Do not ignore chronic dyspnea because it can be a symptom of the so-called old lady heart syndrome. This is a newly discovered variant of heart failure, which is, unfortunately, often overlooked and misdiagnosed.
A 61-year-old Englishwoman Sadhana Press from Harrow has felt significantly out of breath in the last years of her life. Sometimes she had a feeling that she could not get enough oxygen into the lungs. At first, the woman believed this is due to excess weight, but last March, on a holiday in Jordan, the mother of two children realized that the situation was more serious.
A general practitioner in England assigned Sadhana an echocardiogram to study the structure of the heart, as well as an angiogram – an X-ray, for which a special solution is introduced in the blood to check the patency of the heart arteries. The tests showed that the patient was suffering from heart failure.
This breakdown occurs when the heart muscle increases and weakens, so that blood cannot be sufficiently pumped throughout the body. Heart failure causes shortness of breath and fatigue, as well as swelling of the feet and ankles. The most common causes of heart failure are hypertension, heart disease, previous myocardial arrhythmia and heart valve defects.
However, Sadhana faced a new kind of heart failure, which predominantly affects women. That is why the disease is called old lady heart syndrome. Unfortunately, doctors do not know many ways to deal with the disorder. This syndrome does not make the heart increase, on the contrary, it causes a reduction of the heart muscle as well as its roughness.
A healthy heart pumps blood with each beat. Between the beats, ventricles relax quickly, to be filled with blood for the next release. Heart failure causes the heart to increase so that it takes more effort to pump blood. However, in the last decade, a growing number of people who are hospitalized with congestive heart failure do not have an enlarged heart.
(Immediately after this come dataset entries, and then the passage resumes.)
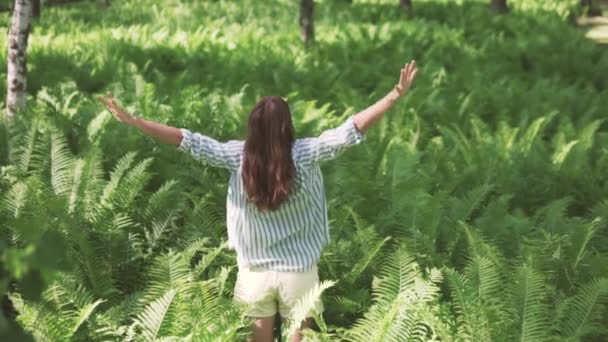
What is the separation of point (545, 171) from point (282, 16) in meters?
13.1

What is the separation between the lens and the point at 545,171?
7.34 meters

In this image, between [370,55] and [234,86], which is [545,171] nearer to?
[234,86]

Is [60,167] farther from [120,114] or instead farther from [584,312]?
[584,312]

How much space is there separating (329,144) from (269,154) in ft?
0.96

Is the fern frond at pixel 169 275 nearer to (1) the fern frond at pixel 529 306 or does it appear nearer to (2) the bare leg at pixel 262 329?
(2) the bare leg at pixel 262 329

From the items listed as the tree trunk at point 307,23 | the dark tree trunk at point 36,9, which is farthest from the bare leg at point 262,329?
the dark tree trunk at point 36,9

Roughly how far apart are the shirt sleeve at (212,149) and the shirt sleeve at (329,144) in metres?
0.29

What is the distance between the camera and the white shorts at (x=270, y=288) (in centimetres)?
382

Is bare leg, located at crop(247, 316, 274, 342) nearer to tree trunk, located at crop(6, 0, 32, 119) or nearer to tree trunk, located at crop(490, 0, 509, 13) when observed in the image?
tree trunk, located at crop(6, 0, 32, 119)

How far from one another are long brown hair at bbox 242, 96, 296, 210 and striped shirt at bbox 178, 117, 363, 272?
0.08m

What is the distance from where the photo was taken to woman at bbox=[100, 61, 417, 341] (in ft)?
12.1

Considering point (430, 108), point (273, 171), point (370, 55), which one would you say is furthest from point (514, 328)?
point (370, 55)

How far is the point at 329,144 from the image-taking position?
3.77m

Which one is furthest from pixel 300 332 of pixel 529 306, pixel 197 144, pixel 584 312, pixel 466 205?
pixel 466 205
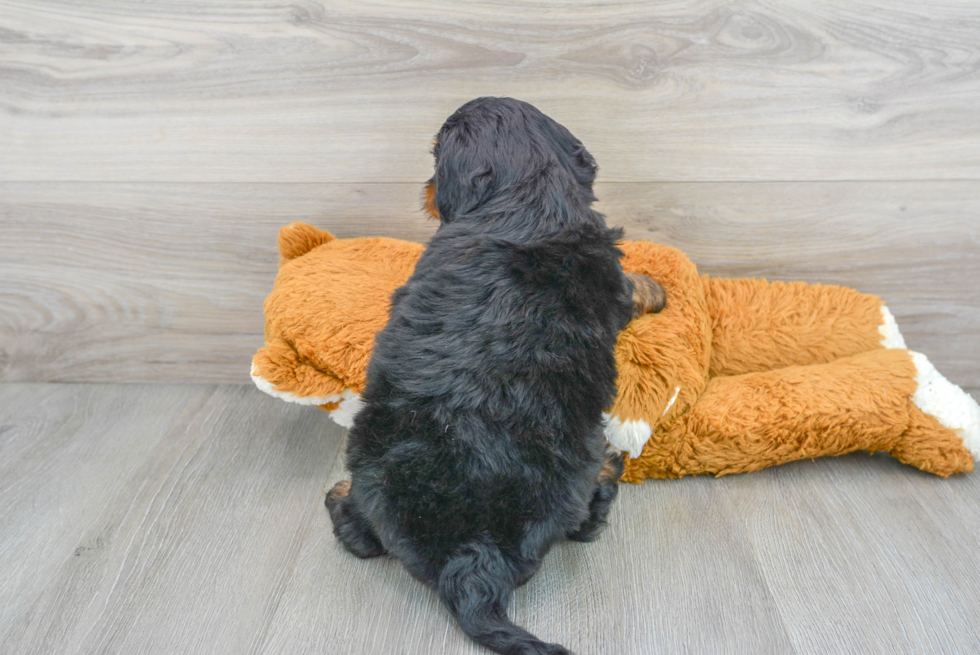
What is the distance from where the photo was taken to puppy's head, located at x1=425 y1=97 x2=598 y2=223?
1.36 meters

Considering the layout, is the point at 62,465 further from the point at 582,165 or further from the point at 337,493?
the point at 582,165

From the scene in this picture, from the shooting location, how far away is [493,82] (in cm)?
179

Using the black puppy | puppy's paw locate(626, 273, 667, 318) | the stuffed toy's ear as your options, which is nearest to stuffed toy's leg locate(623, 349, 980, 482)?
puppy's paw locate(626, 273, 667, 318)

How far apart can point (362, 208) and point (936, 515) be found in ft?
5.21

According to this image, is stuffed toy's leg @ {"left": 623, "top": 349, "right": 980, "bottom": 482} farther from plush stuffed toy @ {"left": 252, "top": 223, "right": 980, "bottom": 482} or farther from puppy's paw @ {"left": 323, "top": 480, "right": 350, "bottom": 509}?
puppy's paw @ {"left": 323, "top": 480, "right": 350, "bottom": 509}

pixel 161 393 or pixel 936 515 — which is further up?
pixel 936 515

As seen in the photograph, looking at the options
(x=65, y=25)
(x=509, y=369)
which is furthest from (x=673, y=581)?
(x=65, y=25)

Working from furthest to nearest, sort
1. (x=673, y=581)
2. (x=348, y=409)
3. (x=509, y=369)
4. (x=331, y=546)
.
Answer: (x=348, y=409), (x=331, y=546), (x=673, y=581), (x=509, y=369)

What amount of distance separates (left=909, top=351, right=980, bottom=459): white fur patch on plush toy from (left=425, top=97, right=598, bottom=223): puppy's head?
92cm

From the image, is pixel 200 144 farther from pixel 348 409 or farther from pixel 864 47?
pixel 864 47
Such patients suffer from another variety of the disease. Their ventricles do not relax between the beats and are not sufficiently filled with blood, so that it is poorly pumped through the body. The reason for heart muscle coarsening is unknown, but there is a theory that this is a consequence of scarring caused by heart damage from hypertension, diabetes or obesity. Due to coarsening, the heart becomes smaller. Since this syndrome is more common among women, especially the elderly, it has been called like this.